1 Significant Accounting Policies and Notes to Financial Statements:
1.1 Corporate and General Information
BAMPSL Securities Limited (the Company) incorporated and domiciled in India having its registered office at 100-A, Cycle Market, Jhandewalan Extention, New Delhi-110055, India. The Company is a Non Deposit Taking, Non Banking Financial Company ("NBFC") as defind under section 45 - IA of the Reserve Bank of India ("RBI") Act, 1934. Equity Shares of the Company are listed on Bombay Stock Exchange.
1.2 Basis of Preparation of financial statements
(A) Compliance with Ind AS
The financial statements of the Company comply in all material aspects with Indian Accounting Standards ('Ind AS') notified under section 133 of the Companies Act, 2013 ('the Act') read with the Companies (Indian Accounting Standards) Rule 2015 as amended from time to time and other relevant provisions of the Act. Any directions issued by the RBI or other regulators are implemented as and when they become applicable.
Accounting policies have been consistently applied except where a newly issued accounting standard is initially adopted or revision to the accounting standard requires a change in the accounting policy hereto in use.
(B) Presentation of financial statements
The Balance Sheet, the statement of changes in Equity and the statement of profit & loss are presented in the formate prescribed under Division III of Schedule III of the Act, as amended from time to time, for Non Banking Financial Companies ('NBFCs') that are required to comply with Ind AS. The statement
of cash flows has been presented as per requirements of Ind AS 7 Statement of Cash Flows.
(C) Basis of preparation
The financial statements have been prepared under the historical cost convention on the accrual basis.

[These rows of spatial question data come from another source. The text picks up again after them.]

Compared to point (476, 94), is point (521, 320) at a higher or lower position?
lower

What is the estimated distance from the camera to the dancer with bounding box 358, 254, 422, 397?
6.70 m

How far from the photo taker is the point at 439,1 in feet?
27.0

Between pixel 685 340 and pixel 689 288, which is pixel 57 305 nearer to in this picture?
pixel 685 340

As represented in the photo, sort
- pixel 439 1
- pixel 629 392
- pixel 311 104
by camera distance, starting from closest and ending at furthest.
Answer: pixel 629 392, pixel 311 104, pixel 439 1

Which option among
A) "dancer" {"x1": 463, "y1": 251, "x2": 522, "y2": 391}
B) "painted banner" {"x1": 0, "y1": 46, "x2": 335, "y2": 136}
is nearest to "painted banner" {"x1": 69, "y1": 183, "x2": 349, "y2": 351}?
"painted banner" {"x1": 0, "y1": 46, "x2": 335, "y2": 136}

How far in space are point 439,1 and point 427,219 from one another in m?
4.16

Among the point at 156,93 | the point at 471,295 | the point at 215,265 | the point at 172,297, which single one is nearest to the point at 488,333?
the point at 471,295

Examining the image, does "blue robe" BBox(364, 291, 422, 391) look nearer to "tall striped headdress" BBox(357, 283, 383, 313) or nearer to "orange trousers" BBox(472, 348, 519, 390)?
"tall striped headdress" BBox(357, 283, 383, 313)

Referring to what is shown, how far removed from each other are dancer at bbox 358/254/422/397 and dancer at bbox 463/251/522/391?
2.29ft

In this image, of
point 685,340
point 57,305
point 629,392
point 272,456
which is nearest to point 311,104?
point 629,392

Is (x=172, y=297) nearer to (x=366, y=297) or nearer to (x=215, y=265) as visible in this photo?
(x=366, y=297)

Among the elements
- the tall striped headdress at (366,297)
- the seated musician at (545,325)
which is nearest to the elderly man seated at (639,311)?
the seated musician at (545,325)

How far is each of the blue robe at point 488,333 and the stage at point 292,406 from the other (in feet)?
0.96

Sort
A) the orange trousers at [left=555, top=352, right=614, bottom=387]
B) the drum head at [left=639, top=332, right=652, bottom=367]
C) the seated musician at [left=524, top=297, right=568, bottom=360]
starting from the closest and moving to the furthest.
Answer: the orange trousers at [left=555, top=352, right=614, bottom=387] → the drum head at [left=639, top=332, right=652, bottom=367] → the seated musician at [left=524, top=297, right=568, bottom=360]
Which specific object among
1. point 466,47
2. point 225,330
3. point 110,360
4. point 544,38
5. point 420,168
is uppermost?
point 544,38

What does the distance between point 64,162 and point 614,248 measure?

(D) Use of estimates and judgements
The preparation of the financial statements in conformity with Ind AS requires management to make estimates, judgements and assumptions that effect the application of accounting policies and the reported amounts of assets and liabilities (including contingent liabilities) and disclosures as of the date of the financial statements and reported amounts of revenues and expenses for the reporting period.. Actual results could vary from these estimates. The estimates and underlying assumptions are reviewed on an on-going basis. Revisions to accounting estimates are recognised in the period in which the estimates are revised if the revision effects only that period or in the period of revision and future periods if the revision effects both current and future years
1.3 Significant Accounting Policies:
A Financial instruments - initial recognition, subsequent measurement and impairment
A financial instrument is any contract that gives rise to a financial asset of one entity and a financial liability or equity instrument of another entity.
(i) Financial Assets
Financial Assts are measured at amortised cost or fair value through other comprehensive income or fair value through Profit or Loss, depending on its business model for managing those financial assets and the assets contractual cash flow characteristics.
Subsequent measurements of financial assets are dependent on initial categorisation. For impairment purposes significant financial assets are tested on an individual basis, other financial assets are assessed collectively in groups that share similar credit risk characteristics.
Trade receivables
Trade receivables are recognised at fair value.
(ii) Financial Liabilities
All financial liabilities are recognised at fair value through Profit and Loss.
Trade and other payables
A payable is classified as trade payable' if it is in respect of amount due on account of goods purchased in the normal course of business. These amounts represent liabilities for goods purchased by the company prior to the end of financial year which are unpaid.
Equity Instruments
An equity instrument is any contract that evidences a residual interest in the assets of an equity after deducting all of its liabilities. Equity instruments issued by the Company are recognised at the proceeds
received. Transaction cost of an equity transaction are recognised as deduction from equity.
(iii) Taxation
The tax expense for the period comprises of current tax and deferred income tax. Tax is recognised in Statement of Profit & Loss.
a) Current Tax
Current tax provision is computed for income calculated after considering allowances and exemptions under the provisions of the applicable Income Tax Laws. Current tax assets and current tax liabilities are off set, and presented as net.
b) Deferred Tax
Deferred tax is recognised on temporary differences between the carrying amounts of assets and liabilities in the Financial Statements and corresponding tax basis used in the computation of taxable profit.
Deferred tax liabilities and assets are measured at the tax rates that are expected to apply in the period in which the liability is settled or the asset realised, based on tax rates (and tax laws) that have been enacted or substantively enacted by the end of reporting period. The carrying amount of Deferred tax liabilities and assets are reviewed at the end of each reporting period.
(iv) Revenue Recognition
Revenue from sale of goods is recognised when the significant risk and rewards of ownership have been transferred to the buyer. The dividend income is recognised when right to receive the same is established.
(v) Earning per Share
Basic Earning per Share is calculated by dividing the profit or loss after tax for the year attributable to equity shareholders by the weighted average number of equity shares outstanding during the year. Diluted earnings per share is computed by dividing the profit or loss after tax by the weighted average number of equity shares considered for deriving basic earnings per shares and weighted average number of equity shares which could have been issued.